Of course there is serious poverty here, and it is the state's duty, along with all of us, to stamp it out. At the same time, if there really are one million hungry children, looking wistfully at a chocolate-spread sandwich, then how come, as the papers have reported, "350,000 Israelis will be going abroad for the High Holydays"? Something does not add up here. Too many hungry children will be spending the next few weeks at all-inclusive hotels in Turkey, walking the streets of Rome or the avenues of New York.

 

Evidence of this can be found in the pages of the newspapers – particularly the crime sections. A few years ago, the safe of a bank in south Tel Aviv, one of the city's poorest areas, was broken into.
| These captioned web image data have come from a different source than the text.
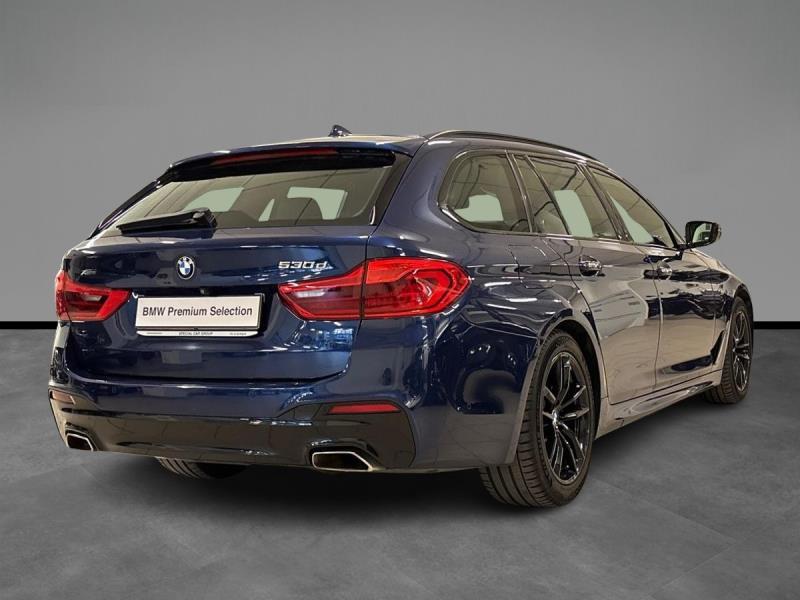 BMW Serie 5 530d Touring xdrive Msport E6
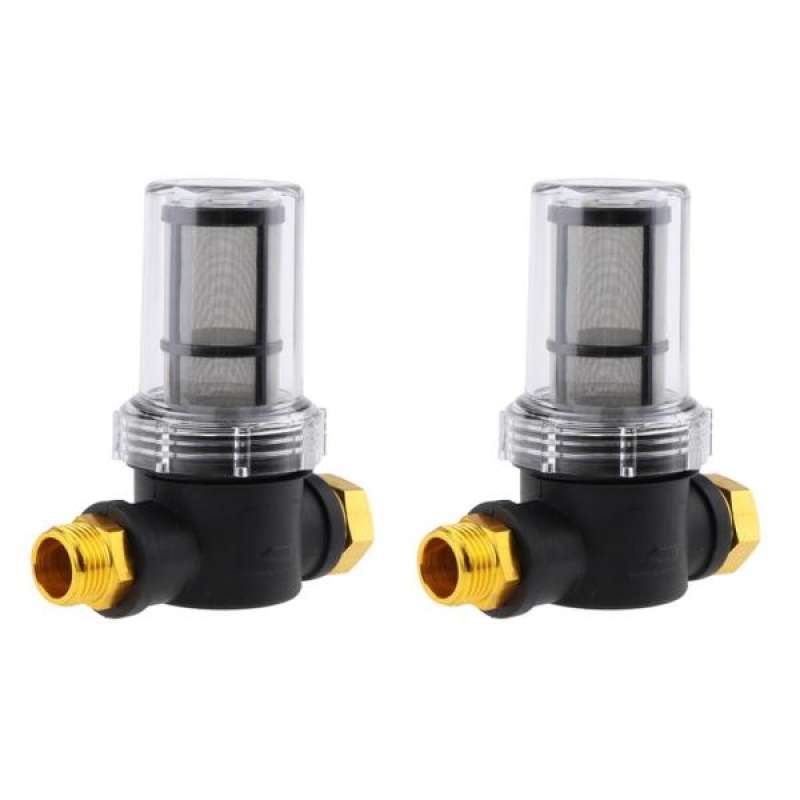 Jual 2pcs 100mesh Water Filter Garden Hose Pressure Inlet Water Tool Online September 2020 Blibli Com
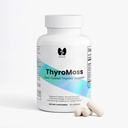 ThyroMoss Organic Irish Moss Bladderwrack Burdock Complex, 60 Capsules, Vegan, Thyroid and Energy Support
Millions of dollars were stolen, but most of the safe's owners did not report the true value of the contents so as not to alert the tax authorities.

 

From time to time we read about burglaries at private homes, not necessarily of Israel's wealthiest citizens, and again the thieves are walking away with millions of shekels in cash and jewelry.

 

You want more evidence? Take a peek over the shoulders of gamblers in the casinos of Romania, Hungary, Poland, Croatia and the Czech Republic. Tens of thousands of dollars are being gambled there every night, until the early hours of the morning. It's not hard to discern these gamblers' national identity. And they're not (leading Israeli businessmen) Yitzhak Tshuva, Nochi Dankner or Lev Leviev.

 

So where's the money coming from? The conclusion is that there are two, at least, parallel economies. When the poor protest, with every apparent right, the members of the other economy prefer silence, keeping away from the eye of the tax authorities and the heart which would make them help the poverty stricken. People here are making a fortune, and they are richer than we (and the tax authorities) know.

 

What to do? Nothing I've said here should take away from the harshness of life for those who cannot provide for themselves and for whom a national effort must be made to lift them out of poverty. And yet, it will hard to recruit me to help my electrician, who once produced a wad of $50,000 in front of my eyes, tied up in elastic bands, on his way to a gambling holiday. He, apparently, will be one of the 350,000 Israelis going abroad these High Holydays.